Blog Archives
They all fall down
Yes, eventually they will all be gone: these old farmhouses are doomed. Sometimes you can tell where a house used to be – the elms or cedars may be still alive or not yet so dead that they’ve fallen over.
Other times, though, the house will disappear without a trace. That happened to two houses on my drive to work (if I take the route that goes on a farm road). When I started this job two years ago, there were a pair of houses at a crossroads; one house was already vacant, and I watched the broken window glass shredding the curtains.
The other one had inhabitants. Sometimes in the winter I could see a blue glow inside, like the people who lived there were watching television. One day, a car from a home health agency passed me on the road; it was going very fast. Then I saw it parked at the house, on the hard-packed dirt yard at an angle like they’d parked in a hurry. It was only a few months after that when the house started to take on the look of a vacant place – an unlatched screen door banging in the wind, broken stuff piling up in front, no more home health cars parked there. And no television-glow from inside.
One of the houses got pushed over by a yellow bulldozer, and the pieces hauled away. In a matter of two days, it was like it had never even been there at all. The other one, the home-health house, was eventually vacant and then got pushed down and burned. The smoldering pieces were shoved into a hole which smoked for a few days.
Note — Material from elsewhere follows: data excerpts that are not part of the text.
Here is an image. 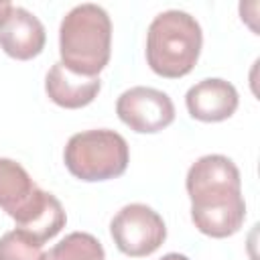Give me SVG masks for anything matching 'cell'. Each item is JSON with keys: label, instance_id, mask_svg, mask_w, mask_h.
Masks as SVG:
<instances>
[{"label": "cell", "instance_id": "8992f818", "mask_svg": "<svg viewBox=\"0 0 260 260\" xmlns=\"http://www.w3.org/2000/svg\"><path fill=\"white\" fill-rule=\"evenodd\" d=\"M47 195L49 191H43L20 162L0 158V207L16 221L18 228L32 219Z\"/></svg>", "mask_w": 260, "mask_h": 260}, {"label": "cell", "instance_id": "5b68a950", "mask_svg": "<svg viewBox=\"0 0 260 260\" xmlns=\"http://www.w3.org/2000/svg\"><path fill=\"white\" fill-rule=\"evenodd\" d=\"M116 114L132 132L154 134L173 124L175 106L165 91L136 85L120 93Z\"/></svg>", "mask_w": 260, "mask_h": 260}, {"label": "cell", "instance_id": "6da1fadb", "mask_svg": "<svg viewBox=\"0 0 260 260\" xmlns=\"http://www.w3.org/2000/svg\"><path fill=\"white\" fill-rule=\"evenodd\" d=\"M61 63L79 75L98 77L112 55V20L98 4L71 8L59 26Z\"/></svg>", "mask_w": 260, "mask_h": 260}, {"label": "cell", "instance_id": "5bb4252c", "mask_svg": "<svg viewBox=\"0 0 260 260\" xmlns=\"http://www.w3.org/2000/svg\"><path fill=\"white\" fill-rule=\"evenodd\" d=\"M10 10H12V2H8V0H0V26H2V22L8 18Z\"/></svg>", "mask_w": 260, "mask_h": 260}, {"label": "cell", "instance_id": "4fadbf2b", "mask_svg": "<svg viewBox=\"0 0 260 260\" xmlns=\"http://www.w3.org/2000/svg\"><path fill=\"white\" fill-rule=\"evenodd\" d=\"M43 244L16 228L0 238V260H43Z\"/></svg>", "mask_w": 260, "mask_h": 260}, {"label": "cell", "instance_id": "8fae6325", "mask_svg": "<svg viewBox=\"0 0 260 260\" xmlns=\"http://www.w3.org/2000/svg\"><path fill=\"white\" fill-rule=\"evenodd\" d=\"M102 89L100 77H85L69 71L61 61L53 63L45 77V91L49 100L65 110H79L91 104Z\"/></svg>", "mask_w": 260, "mask_h": 260}, {"label": "cell", "instance_id": "7a4b0ae2", "mask_svg": "<svg viewBox=\"0 0 260 260\" xmlns=\"http://www.w3.org/2000/svg\"><path fill=\"white\" fill-rule=\"evenodd\" d=\"M203 47V32L195 16L183 10L156 14L146 32V63L167 79H179L193 71Z\"/></svg>", "mask_w": 260, "mask_h": 260}, {"label": "cell", "instance_id": "9c48e42d", "mask_svg": "<svg viewBox=\"0 0 260 260\" xmlns=\"http://www.w3.org/2000/svg\"><path fill=\"white\" fill-rule=\"evenodd\" d=\"M240 98L236 87L219 77H207L191 85L185 95V106L191 118L199 122H223L238 110Z\"/></svg>", "mask_w": 260, "mask_h": 260}, {"label": "cell", "instance_id": "9a60e30c", "mask_svg": "<svg viewBox=\"0 0 260 260\" xmlns=\"http://www.w3.org/2000/svg\"><path fill=\"white\" fill-rule=\"evenodd\" d=\"M160 260H189L185 254H179V252H169V254H165Z\"/></svg>", "mask_w": 260, "mask_h": 260}, {"label": "cell", "instance_id": "3957f363", "mask_svg": "<svg viewBox=\"0 0 260 260\" xmlns=\"http://www.w3.org/2000/svg\"><path fill=\"white\" fill-rule=\"evenodd\" d=\"M63 160L67 171L79 181H110L124 175L130 162V150L126 138L116 130H83L67 140Z\"/></svg>", "mask_w": 260, "mask_h": 260}, {"label": "cell", "instance_id": "30bf717a", "mask_svg": "<svg viewBox=\"0 0 260 260\" xmlns=\"http://www.w3.org/2000/svg\"><path fill=\"white\" fill-rule=\"evenodd\" d=\"M47 32L43 22L22 6H12L0 26V49L18 61H28L43 53Z\"/></svg>", "mask_w": 260, "mask_h": 260}, {"label": "cell", "instance_id": "ba28073f", "mask_svg": "<svg viewBox=\"0 0 260 260\" xmlns=\"http://www.w3.org/2000/svg\"><path fill=\"white\" fill-rule=\"evenodd\" d=\"M185 187L193 201L199 197L242 191V179L232 158L223 154H205L189 167Z\"/></svg>", "mask_w": 260, "mask_h": 260}, {"label": "cell", "instance_id": "52a82bcc", "mask_svg": "<svg viewBox=\"0 0 260 260\" xmlns=\"http://www.w3.org/2000/svg\"><path fill=\"white\" fill-rule=\"evenodd\" d=\"M246 219V201L242 191L211 195L191 201L193 225L209 238L234 236Z\"/></svg>", "mask_w": 260, "mask_h": 260}, {"label": "cell", "instance_id": "7c38bea8", "mask_svg": "<svg viewBox=\"0 0 260 260\" xmlns=\"http://www.w3.org/2000/svg\"><path fill=\"white\" fill-rule=\"evenodd\" d=\"M43 260H106L102 242L87 232H73L43 254Z\"/></svg>", "mask_w": 260, "mask_h": 260}, {"label": "cell", "instance_id": "277c9868", "mask_svg": "<svg viewBox=\"0 0 260 260\" xmlns=\"http://www.w3.org/2000/svg\"><path fill=\"white\" fill-rule=\"evenodd\" d=\"M110 234L122 254L142 258L162 246L167 240V225L152 207L144 203H128L112 217Z\"/></svg>", "mask_w": 260, "mask_h": 260}]
</instances>
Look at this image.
Then it all got covered over with dirt.
Now that I’ve written all this down, it’s starting to seem like maybe I have an obsession with these old places. And maybe I do. I could certainly obsess over worse things.
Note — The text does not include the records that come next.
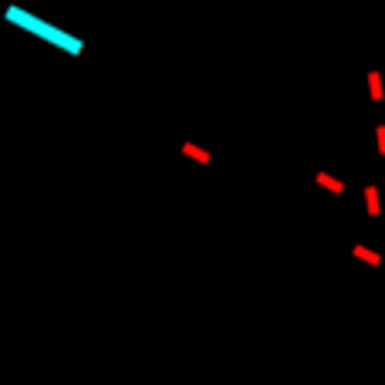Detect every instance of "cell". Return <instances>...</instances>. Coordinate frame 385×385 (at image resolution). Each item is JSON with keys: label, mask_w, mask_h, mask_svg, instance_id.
<instances>
[{"label": "cell", "mask_w": 385, "mask_h": 385, "mask_svg": "<svg viewBox=\"0 0 385 385\" xmlns=\"http://www.w3.org/2000/svg\"><path fill=\"white\" fill-rule=\"evenodd\" d=\"M378 149L385 152V125H378Z\"/></svg>", "instance_id": "6"}, {"label": "cell", "mask_w": 385, "mask_h": 385, "mask_svg": "<svg viewBox=\"0 0 385 385\" xmlns=\"http://www.w3.org/2000/svg\"><path fill=\"white\" fill-rule=\"evenodd\" d=\"M355 257H362V260H368V263H382V257H378L375 250H368V247H355Z\"/></svg>", "instance_id": "5"}, {"label": "cell", "mask_w": 385, "mask_h": 385, "mask_svg": "<svg viewBox=\"0 0 385 385\" xmlns=\"http://www.w3.org/2000/svg\"><path fill=\"white\" fill-rule=\"evenodd\" d=\"M183 152H186L189 159H196V162H210V152L199 149V145H193V142H183Z\"/></svg>", "instance_id": "1"}, {"label": "cell", "mask_w": 385, "mask_h": 385, "mask_svg": "<svg viewBox=\"0 0 385 385\" xmlns=\"http://www.w3.org/2000/svg\"><path fill=\"white\" fill-rule=\"evenodd\" d=\"M368 88H372V98H382V75L378 71L368 75Z\"/></svg>", "instance_id": "4"}, {"label": "cell", "mask_w": 385, "mask_h": 385, "mask_svg": "<svg viewBox=\"0 0 385 385\" xmlns=\"http://www.w3.org/2000/svg\"><path fill=\"white\" fill-rule=\"evenodd\" d=\"M314 179H318L324 189H331V193H341V189H345V183H341V179H335V176H328V172H318Z\"/></svg>", "instance_id": "2"}, {"label": "cell", "mask_w": 385, "mask_h": 385, "mask_svg": "<svg viewBox=\"0 0 385 385\" xmlns=\"http://www.w3.org/2000/svg\"><path fill=\"white\" fill-rule=\"evenodd\" d=\"M365 199H368V213H372V216L382 213V203H378V189H375V186L365 189Z\"/></svg>", "instance_id": "3"}]
</instances>
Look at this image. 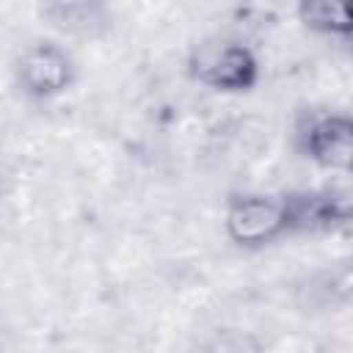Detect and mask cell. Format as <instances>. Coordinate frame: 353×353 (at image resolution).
Masks as SVG:
<instances>
[{"label":"cell","instance_id":"3","mask_svg":"<svg viewBox=\"0 0 353 353\" xmlns=\"http://www.w3.org/2000/svg\"><path fill=\"white\" fill-rule=\"evenodd\" d=\"M223 232L243 251H259L287 234L281 199L259 190H234L223 207Z\"/></svg>","mask_w":353,"mask_h":353},{"label":"cell","instance_id":"5","mask_svg":"<svg viewBox=\"0 0 353 353\" xmlns=\"http://www.w3.org/2000/svg\"><path fill=\"white\" fill-rule=\"evenodd\" d=\"M17 85L25 97L47 102L66 94L77 80V63L72 52L58 41L28 44L14 63Z\"/></svg>","mask_w":353,"mask_h":353},{"label":"cell","instance_id":"1","mask_svg":"<svg viewBox=\"0 0 353 353\" xmlns=\"http://www.w3.org/2000/svg\"><path fill=\"white\" fill-rule=\"evenodd\" d=\"M188 77L218 94H248L259 83V58L240 41L226 36H210L193 44L188 52Z\"/></svg>","mask_w":353,"mask_h":353},{"label":"cell","instance_id":"7","mask_svg":"<svg viewBox=\"0 0 353 353\" xmlns=\"http://www.w3.org/2000/svg\"><path fill=\"white\" fill-rule=\"evenodd\" d=\"M295 17L306 30L317 36L347 41L353 33V11L339 0H301L295 6Z\"/></svg>","mask_w":353,"mask_h":353},{"label":"cell","instance_id":"2","mask_svg":"<svg viewBox=\"0 0 353 353\" xmlns=\"http://www.w3.org/2000/svg\"><path fill=\"white\" fill-rule=\"evenodd\" d=\"M292 143L317 168L339 174L353 168V119L345 110L303 108L292 124Z\"/></svg>","mask_w":353,"mask_h":353},{"label":"cell","instance_id":"8","mask_svg":"<svg viewBox=\"0 0 353 353\" xmlns=\"http://www.w3.org/2000/svg\"><path fill=\"white\" fill-rule=\"evenodd\" d=\"M204 353H265V345L254 331L218 328L204 342Z\"/></svg>","mask_w":353,"mask_h":353},{"label":"cell","instance_id":"6","mask_svg":"<svg viewBox=\"0 0 353 353\" xmlns=\"http://www.w3.org/2000/svg\"><path fill=\"white\" fill-rule=\"evenodd\" d=\"M39 17L69 36H102L113 28V11L97 0H55L41 3Z\"/></svg>","mask_w":353,"mask_h":353},{"label":"cell","instance_id":"4","mask_svg":"<svg viewBox=\"0 0 353 353\" xmlns=\"http://www.w3.org/2000/svg\"><path fill=\"white\" fill-rule=\"evenodd\" d=\"M287 234H325L350 223L353 199L347 188H298L279 196Z\"/></svg>","mask_w":353,"mask_h":353},{"label":"cell","instance_id":"9","mask_svg":"<svg viewBox=\"0 0 353 353\" xmlns=\"http://www.w3.org/2000/svg\"><path fill=\"white\" fill-rule=\"evenodd\" d=\"M0 353H6V347H3V342H0Z\"/></svg>","mask_w":353,"mask_h":353}]
</instances>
But anyway, one of these days, my travels will take me on this particular road, and later, when I get up to the main highway, maybe I’ll remember that I didn’t see this old place a few miles back, leaning into the wind.
Crosby County, Texas
photographed 8.3.2018
Somewhat less than it was
I’ve been pretty busy at my real job and was starting to get a little twitchy because I hadn’t been out with my camera. Only one thing to do in a situation like that: the work stuff can wait (and indeed. it was still there when I got back on Monday), but that twitchy feeling’s only going to get worse unless I get out and shoot.
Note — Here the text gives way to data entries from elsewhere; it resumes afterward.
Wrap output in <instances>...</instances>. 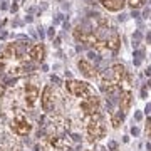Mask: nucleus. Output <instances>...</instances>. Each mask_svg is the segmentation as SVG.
Returning <instances> with one entry per match:
<instances>
[{
	"label": "nucleus",
	"instance_id": "nucleus-1",
	"mask_svg": "<svg viewBox=\"0 0 151 151\" xmlns=\"http://www.w3.org/2000/svg\"><path fill=\"white\" fill-rule=\"evenodd\" d=\"M106 133V126H104V119L101 116V113H94L89 116L87 121V136L89 141H97L101 139Z\"/></svg>",
	"mask_w": 151,
	"mask_h": 151
},
{
	"label": "nucleus",
	"instance_id": "nucleus-2",
	"mask_svg": "<svg viewBox=\"0 0 151 151\" xmlns=\"http://www.w3.org/2000/svg\"><path fill=\"white\" fill-rule=\"evenodd\" d=\"M123 77H124V67L121 64H116V65H113V67H109V69L104 70L103 82L101 84H108V86L116 84L118 86L119 82L123 81Z\"/></svg>",
	"mask_w": 151,
	"mask_h": 151
},
{
	"label": "nucleus",
	"instance_id": "nucleus-3",
	"mask_svg": "<svg viewBox=\"0 0 151 151\" xmlns=\"http://www.w3.org/2000/svg\"><path fill=\"white\" fill-rule=\"evenodd\" d=\"M65 87H67V92L72 94V96H76V97H87V96H91V87H89L87 82L70 79V81L65 82Z\"/></svg>",
	"mask_w": 151,
	"mask_h": 151
},
{
	"label": "nucleus",
	"instance_id": "nucleus-4",
	"mask_svg": "<svg viewBox=\"0 0 151 151\" xmlns=\"http://www.w3.org/2000/svg\"><path fill=\"white\" fill-rule=\"evenodd\" d=\"M12 129L19 136H27L32 131V124L29 123L24 114H17V118L12 121Z\"/></svg>",
	"mask_w": 151,
	"mask_h": 151
},
{
	"label": "nucleus",
	"instance_id": "nucleus-5",
	"mask_svg": "<svg viewBox=\"0 0 151 151\" xmlns=\"http://www.w3.org/2000/svg\"><path fill=\"white\" fill-rule=\"evenodd\" d=\"M99 108H101V101L97 96H87L84 101L81 103V109L84 111L86 114H94V113H99Z\"/></svg>",
	"mask_w": 151,
	"mask_h": 151
},
{
	"label": "nucleus",
	"instance_id": "nucleus-6",
	"mask_svg": "<svg viewBox=\"0 0 151 151\" xmlns=\"http://www.w3.org/2000/svg\"><path fill=\"white\" fill-rule=\"evenodd\" d=\"M40 103H42V109L45 111V113H50V111L54 109V89H52L50 86L44 87Z\"/></svg>",
	"mask_w": 151,
	"mask_h": 151
},
{
	"label": "nucleus",
	"instance_id": "nucleus-7",
	"mask_svg": "<svg viewBox=\"0 0 151 151\" xmlns=\"http://www.w3.org/2000/svg\"><path fill=\"white\" fill-rule=\"evenodd\" d=\"M37 97H39V87L32 82H29L25 86V103H27V106L34 108L35 103H37Z\"/></svg>",
	"mask_w": 151,
	"mask_h": 151
},
{
	"label": "nucleus",
	"instance_id": "nucleus-8",
	"mask_svg": "<svg viewBox=\"0 0 151 151\" xmlns=\"http://www.w3.org/2000/svg\"><path fill=\"white\" fill-rule=\"evenodd\" d=\"M104 44H106L108 50H111V52H116V50L119 49V44H121V39H119L118 30L111 29V30H109V34H108V39L104 40Z\"/></svg>",
	"mask_w": 151,
	"mask_h": 151
},
{
	"label": "nucleus",
	"instance_id": "nucleus-9",
	"mask_svg": "<svg viewBox=\"0 0 151 151\" xmlns=\"http://www.w3.org/2000/svg\"><path fill=\"white\" fill-rule=\"evenodd\" d=\"M29 55H30L34 60L40 62V60H44V57H45V47H44L42 44H35V45H32V47H30Z\"/></svg>",
	"mask_w": 151,
	"mask_h": 151
},
{
	"label": "nucleus",
	"instance_id": "nucleus-10",
	"mask_svg": "<svg viewBox=\"0 0 151 151\" xmlns=\"http://www.w3.org/2000/svg\"><path fill=\"white\" fill-rule=\"evenodd\" d=\"M131 103H133V96H131L129 91H124L121 94V99H119V108L123 111V114H126V111H129Z\"/></svg>",
	"mask_w": 151,
	"mask_h": 151
},
{
	"label": "nucleus",
	"instance_id": "nucleus-11",
	"mask_svg": "<svg viewBox=\"0 0 151 151\" xmlns=\"http://www.w3.org/2000/svg\"><path fill=\"white\" fill-rule=\"evenodd\" d=\"M79 69H81V72L86 77H89V79H92V77H96V69L92 67L91 62H87V60H79Z\"/></svg>",
	"mask_w": 151,
	"mask_h": 151
},
{
	"label": "nucleus",
	"instance_id": "nucleus-12",
	"mask_svg": "<svg viewBox=\"0 0 151 151\" xmlns=\"http://www.w3.org/2000/svg\"><path fill=\"white\" fill-rule=\"evenodd\" d=\"M104 9H108L111 12H118L124 7V0H101Z\"/></svg>",
	"mask_w": 151,
	"mask_h": 151
},
{
	"label": "nucleus",
	"instance_id": "nucleus-13",
	"mask_svg": "<svg viewBox=\"0 0 151 151\" xmlns=\"http://www.w3.org/2000/svg\"><path fill=\"white\" fill-rule=\"evenodd\" d=\"M123 118H124V114H123V113L114 114V116H113V126H114V128H119V124H121Z\"/></svg>",
	"mask_w": 151,
	"mask_h": 151
},
{
	"label": "nucleus",
	"instance_id": "nucleus-14",
	"mask_svg": "<svg viewBox=\"0 0 151 151\" xmlns=\"http://www.w3.org/2000/svg\"><path fill=\"white\" fill-rule=\"evenodd\" d=\"M143 2L145 0H129V7L134 10V9H139L141 5H143Z\"/></svg>",
	"mask_w": 151,
	"mask_h": 151
},
{
	"label": "nucleus",
	"instance_id": "nucleus-15",
	"mask_svg": "<svg viewBox=\"0 0 151 151\" xmlns=\"http://www.w3.org/2000/svg\"><path fill=\"white\" fill-rule=\"evenodd\" d=\"M5 65H7V59L0 55V72H4V70H5Z\"/></svg>",
	"mask_w": 151,
	"mask_h": 151
},
{
	"label": "nucleus",
	"instance_id": "nucleus-16",
	"mask_svg": "<svg viewBox=\"0 0 151 151\" xmlns=\"http://www.w3.org/2000/svg\"><path fill=\"white\" fill-rule=\"evenodd\" d=\"M146 134L151 138V118H148V121H146Z\"/></svg>",
	"mask_w": 151,
	"mask_h": 151
},
{
	"label": "nucleus",
	"instance_id": "nucleus-17",
	"mask_svg": "<svg viewBox=\"0 0 151 151\" xmlns=\"http://www.w3.org/2000/svg\"><path fill=\"white\" fill-rule=\"evenodd\" d=\"M4 94H5V84H2V82H0V97L4 96Z\"/></svg>",
	"mask_w": 151,
	"mask_h": 151
},
{
	"label": "nucleus",
	"instance_id": "nucleus-18",
	"mask_svg": "<svg viewBox=\"0 0 151 151\" xmlns=\"http://www.w3.org/2000/svg\"><path fill=\"white\" fill-rule=\"evenodd\" d=\"M131 133H133L134 136H138L139 134V129H138V128H131Z\"/></svg>",
	"mask_w": 151,
	"mask_h": 151
},
{
	"label": "nucleus",
	"instance_id": "nucleus-19",
	"mask_svg": "<svg viewBox=\"0 0 151 151\" xmlns=\"http://www.w3.org/2000/svg\"><path fill=\"white\" fill-rule=\"evenodd\" d=\"M109 148H111V150H116V148H118V145H116L114 141H111V143H109Z\"/></svg>",
	"mask_w": 151,
	"mask_h": 151
},
{
	"label": "nucleus",
	"instance_id": "nucleus-20",
	"mask_svg": "<svg viewBox=\"0 0 151 151\" xmlns=\"http://www.w3.org/2000/svg\"><path fill=\"white\" fill-rule=\"evenodd\" d=\"M141 118H143V116H141V113H136V114H134V119H136V121H139Z\"/></svg>",
	"mask_w": 151,
	"mask_h": 151
},
{
	"label": "nucleus",
	"instance_id": "nucleus-21",
	"mask_svg": "<svg viewBox=\"0 0 151 151\" xmlns=\"http://www.w3.org/2000/svg\"><path fill=\"white\" fill-rule=\"evenodd\" d=\"M141 97H146V87L143 89V91H141Z\"/></svg>",
	"mask_w": 151,
	"mask_h": 151
},
{
	"label": "nucleus",
	"instance_id": "nucleus-22",
	"mask_svg": "<svg viewBox=\"0 0 151 151\" xmlns=\"http://www.w3.org/2000/svg\"><path fill=\"white\" fill-rule=\"evenodd\" d=\"M146 74H148V76H151V67H150L148 70H146Z\"/></svg>",
	"mask_w": 151,
	"mask_h": 151
},
{
	"label": "nucleus",
	"instance_id": "nucleus-23",
	"mask_svg": "<svg viewBox=\"0 0 151 151\" xmlns=\"http://www.w3.org/2000/svg\"><path fill=\"white\" fill-rule=\"evenodd\" d=\"M150 87H151V81H150Z\"/></svg>",
	"mask_w": 151,
	"mask_h": 151
}]
</instances>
I got out my big atlas (The Roads of Texas) and selected a destination, then cross-checked it with a quick Google street-view look, and off I went.
This wasn’t my actual destination*, but it was a nice thing to spot along the way, a clear reminder that Wilson, Texas, used to be able to support a block-long business district.
Wilson, Texas
photographed 7.28.2018
*A swing set at a tiny crossroads town in Crosby County. That’s what I saw on street-view. Stick around – that photo will post in a few more days…
Tank army
There’s a particular exit on Interstate 20 a few miles west of Odessa that has always interested me, because from the road (and at highway speeds) it looks like every single thing there is abandoned and/or rusted. I’ve been driving past it for ages, and finally last month managed to remember to pull off the road and have a look around.
My highway-speed impression of the place was not wrong.
So you can just imagine how much I liked it there. (For a short time, until the body language of a shirtless, heavily-tattooed, shaved-headed man* watching me made it seem like it was time to get back on the road. Quickly.)
Penwell, Texas
photographed 7.15.2018
*No judgement with any of those things – just reporting what I saw.